PROVIDED TEXT:
*****

Good enough for someone else? Good enough to get noticed? “Good enough” can mean a lot of different things. What it all comes down to is, we’re always going to be a little hesitant about our own ideas. We want them to appeal to a potential audience. We want to make a difference. Say something important. Promote some kind of change through our “brain crack” (not my terminology, I can’t take credit for that).

So. How do you know if your idea can do any of that?

Here are a few important questions to ask yourself.

Could You Explain It in Detail to Someone Else?

The best ideas are thought out and detailed. You could have a whole plan, an entire outline for a book, for example, an entire idea unfolded out on a page. The real test is to approach someone else and translate it.

If you’ve done enough planning, if you know your idea in its full form—even if you don’t yet know how exactly you want to implement it—for example, whether you want it to be a full-length book, short story, T.V. series or short film script—if you can explain it well enough so someone else can understand it, your idea is already more tangible than you probably realize, and maturing quickly, still, inside your head.

Are You Willing to Give It Your All? 

Sometimes ideas are more demanding than we’re willing to admit. Especially writing your first book, it’s not likely (or practical) you’ll feel the urge to drop everything, quit your day job and give yourself over completely to cranking out the prose.

But if you had to, would you?

*****

EXTRACTED ENTRIES:

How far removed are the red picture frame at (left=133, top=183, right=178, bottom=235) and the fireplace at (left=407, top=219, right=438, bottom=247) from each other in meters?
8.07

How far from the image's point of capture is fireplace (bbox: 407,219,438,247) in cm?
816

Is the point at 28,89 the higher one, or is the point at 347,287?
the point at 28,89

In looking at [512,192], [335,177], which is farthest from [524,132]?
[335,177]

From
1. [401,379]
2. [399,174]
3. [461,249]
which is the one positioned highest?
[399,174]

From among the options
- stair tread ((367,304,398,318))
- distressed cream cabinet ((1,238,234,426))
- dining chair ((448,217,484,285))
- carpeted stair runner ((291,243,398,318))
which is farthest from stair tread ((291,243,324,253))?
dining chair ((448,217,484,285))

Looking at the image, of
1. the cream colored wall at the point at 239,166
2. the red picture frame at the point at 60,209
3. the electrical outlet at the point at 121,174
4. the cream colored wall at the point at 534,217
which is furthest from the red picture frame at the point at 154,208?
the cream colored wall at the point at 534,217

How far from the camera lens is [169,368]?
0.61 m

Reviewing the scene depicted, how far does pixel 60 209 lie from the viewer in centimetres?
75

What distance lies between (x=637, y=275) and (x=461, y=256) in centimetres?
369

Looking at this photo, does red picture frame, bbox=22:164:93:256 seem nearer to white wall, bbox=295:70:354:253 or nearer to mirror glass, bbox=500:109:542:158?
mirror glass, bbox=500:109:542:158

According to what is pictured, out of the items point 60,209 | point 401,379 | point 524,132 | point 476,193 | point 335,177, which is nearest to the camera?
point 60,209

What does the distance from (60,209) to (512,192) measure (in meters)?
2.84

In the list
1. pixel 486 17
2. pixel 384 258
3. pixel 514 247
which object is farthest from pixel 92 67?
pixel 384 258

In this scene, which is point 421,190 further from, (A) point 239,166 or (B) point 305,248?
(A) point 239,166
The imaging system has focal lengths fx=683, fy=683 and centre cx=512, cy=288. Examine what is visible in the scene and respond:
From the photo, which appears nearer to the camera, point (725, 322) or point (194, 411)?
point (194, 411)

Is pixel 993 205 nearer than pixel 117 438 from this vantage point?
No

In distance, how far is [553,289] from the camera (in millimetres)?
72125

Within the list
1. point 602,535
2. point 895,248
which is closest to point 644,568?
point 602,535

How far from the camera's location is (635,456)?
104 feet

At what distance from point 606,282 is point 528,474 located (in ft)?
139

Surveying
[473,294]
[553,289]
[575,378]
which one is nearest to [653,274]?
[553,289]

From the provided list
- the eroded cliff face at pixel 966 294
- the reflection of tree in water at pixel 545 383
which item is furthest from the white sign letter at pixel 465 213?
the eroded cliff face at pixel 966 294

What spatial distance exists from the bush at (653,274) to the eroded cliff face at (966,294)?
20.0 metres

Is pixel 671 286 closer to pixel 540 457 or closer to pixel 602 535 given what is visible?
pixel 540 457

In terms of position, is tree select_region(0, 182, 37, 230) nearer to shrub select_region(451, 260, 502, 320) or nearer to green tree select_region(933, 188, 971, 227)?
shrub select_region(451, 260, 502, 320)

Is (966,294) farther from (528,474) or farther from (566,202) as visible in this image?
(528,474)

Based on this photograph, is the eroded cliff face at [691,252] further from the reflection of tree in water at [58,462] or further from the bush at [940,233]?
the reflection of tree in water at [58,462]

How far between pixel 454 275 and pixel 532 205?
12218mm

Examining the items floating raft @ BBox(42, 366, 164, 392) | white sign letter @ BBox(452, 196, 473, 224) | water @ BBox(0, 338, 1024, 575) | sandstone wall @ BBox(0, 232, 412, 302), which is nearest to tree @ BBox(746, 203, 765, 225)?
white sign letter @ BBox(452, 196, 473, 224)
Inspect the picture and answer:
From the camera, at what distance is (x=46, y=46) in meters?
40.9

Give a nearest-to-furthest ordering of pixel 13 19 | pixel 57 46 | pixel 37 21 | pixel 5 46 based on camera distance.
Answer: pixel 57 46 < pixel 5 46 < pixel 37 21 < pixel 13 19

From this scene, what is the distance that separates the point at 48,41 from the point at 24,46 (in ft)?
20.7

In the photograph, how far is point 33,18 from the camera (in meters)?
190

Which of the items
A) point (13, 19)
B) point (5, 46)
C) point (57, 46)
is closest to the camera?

*****

REQUIREMENT: Rewrite the passage on judging whether an idea is good enough, between "If you’ve done" and "to, would you?", inclusive, with "regular job" in place of "day job".

RESULT:
If you’ve done enough planning, if you know your idea in its full form—even if you don’t yet know how exactly you want to implement it—for example, whether you want it to be a full-length book, short story, T.V. series or short film script—if you can explain it well enough so someone else can understand it, your idea is already more tangible than you probably realize, and maturing quickly, still, inside your head.

Are You Willing to Give It Your All? 

Sometimes ideas are more demanding than we’re willing to admit. Especially writing your first book, it’s not likely (or practical) you’ll feel the urge to drop everything, quit your regular job and give yourself over completely to cranking out the prose.

But if you had to, would you?